Chapter : 1. Forest Society and Colonialism
Who could hunt ?
Hunting was considered as their natural forest right by the forest communities. So it was naturally resented when laws were made that imposed a ban on the birthright of the foresters. Hunting also included fishing and a variety of indigenous contraptions, like the bamboo trap and rabbit trap were devised to facilitate the event which involved a lot of fanfare. Most of the forest communities like the Baiga, Maria, Munda of Central and East India were so dependent on forests that they were on the verge of starvation when the new forest rules came into practice. The large scale hunting of big forest animals was a more recent phenomenon of the colonial period. Even during the medieval period hunting was a royal pastime for the Mughals and other ruling dynasties. But hunting became almost an obsession in the British period so much so that some of the species like the tiger and leopard almost became extinct. It was later that the laws against large scale killing and poaching of animals from the forests were made.

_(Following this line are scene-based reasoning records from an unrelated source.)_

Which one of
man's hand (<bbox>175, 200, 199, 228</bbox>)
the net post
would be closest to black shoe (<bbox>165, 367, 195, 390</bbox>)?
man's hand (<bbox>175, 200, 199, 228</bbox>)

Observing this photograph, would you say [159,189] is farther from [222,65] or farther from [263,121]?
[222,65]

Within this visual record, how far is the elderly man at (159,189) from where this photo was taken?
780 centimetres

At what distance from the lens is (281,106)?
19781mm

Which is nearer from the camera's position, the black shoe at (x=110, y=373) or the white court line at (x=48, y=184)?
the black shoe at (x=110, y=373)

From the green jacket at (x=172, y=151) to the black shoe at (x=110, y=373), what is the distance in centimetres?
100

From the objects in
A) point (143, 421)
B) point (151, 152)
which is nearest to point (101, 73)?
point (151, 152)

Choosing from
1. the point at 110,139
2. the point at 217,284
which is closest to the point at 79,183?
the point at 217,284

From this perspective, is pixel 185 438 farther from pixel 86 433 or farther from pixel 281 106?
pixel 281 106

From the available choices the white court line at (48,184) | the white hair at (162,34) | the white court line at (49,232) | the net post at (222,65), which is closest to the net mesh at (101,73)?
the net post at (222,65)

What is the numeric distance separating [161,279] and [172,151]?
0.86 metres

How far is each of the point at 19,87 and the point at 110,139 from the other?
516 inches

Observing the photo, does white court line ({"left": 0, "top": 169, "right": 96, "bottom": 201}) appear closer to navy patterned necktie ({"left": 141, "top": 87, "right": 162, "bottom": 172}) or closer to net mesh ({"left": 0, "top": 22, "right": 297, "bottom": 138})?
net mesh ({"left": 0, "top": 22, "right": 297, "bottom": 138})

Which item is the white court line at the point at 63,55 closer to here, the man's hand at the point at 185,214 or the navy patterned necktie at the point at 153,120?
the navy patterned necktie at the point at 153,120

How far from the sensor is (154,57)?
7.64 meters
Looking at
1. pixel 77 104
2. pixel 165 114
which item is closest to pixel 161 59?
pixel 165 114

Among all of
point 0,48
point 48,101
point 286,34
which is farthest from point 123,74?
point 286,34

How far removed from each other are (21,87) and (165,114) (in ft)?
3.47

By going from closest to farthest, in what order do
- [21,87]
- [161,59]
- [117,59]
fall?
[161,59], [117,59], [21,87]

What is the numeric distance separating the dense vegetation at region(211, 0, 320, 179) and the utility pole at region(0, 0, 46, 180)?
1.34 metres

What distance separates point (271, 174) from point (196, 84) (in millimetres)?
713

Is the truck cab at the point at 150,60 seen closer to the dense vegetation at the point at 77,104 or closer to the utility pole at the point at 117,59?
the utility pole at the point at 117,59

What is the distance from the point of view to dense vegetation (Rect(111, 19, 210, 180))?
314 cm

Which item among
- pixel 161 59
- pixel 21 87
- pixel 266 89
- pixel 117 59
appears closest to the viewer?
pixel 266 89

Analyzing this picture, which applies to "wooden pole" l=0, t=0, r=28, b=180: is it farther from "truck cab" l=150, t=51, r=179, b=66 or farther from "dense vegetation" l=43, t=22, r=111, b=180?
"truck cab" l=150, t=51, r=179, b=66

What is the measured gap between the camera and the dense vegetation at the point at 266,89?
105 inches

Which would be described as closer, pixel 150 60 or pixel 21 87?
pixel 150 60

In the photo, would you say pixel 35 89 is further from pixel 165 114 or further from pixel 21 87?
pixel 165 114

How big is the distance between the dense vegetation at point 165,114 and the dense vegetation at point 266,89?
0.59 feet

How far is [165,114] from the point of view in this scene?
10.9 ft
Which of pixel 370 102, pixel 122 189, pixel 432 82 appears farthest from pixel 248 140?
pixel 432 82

The main reasons for this behaviour of the colonists were :
They had the notion of the wild animals as being dangerous for human survival and not otherwise as was the belief of the tribals according to whom such animals were a part of nature.
Attached to this were the notions of a civilized society versus a savage society. This belief was an extension of their motion of ‘white man’s burden’ which legitimized all the wrong doings of the British in the name of religion and charity.
Hunting soon became a pastime and hobby with the Europeans who at times had nothing much to do except kill.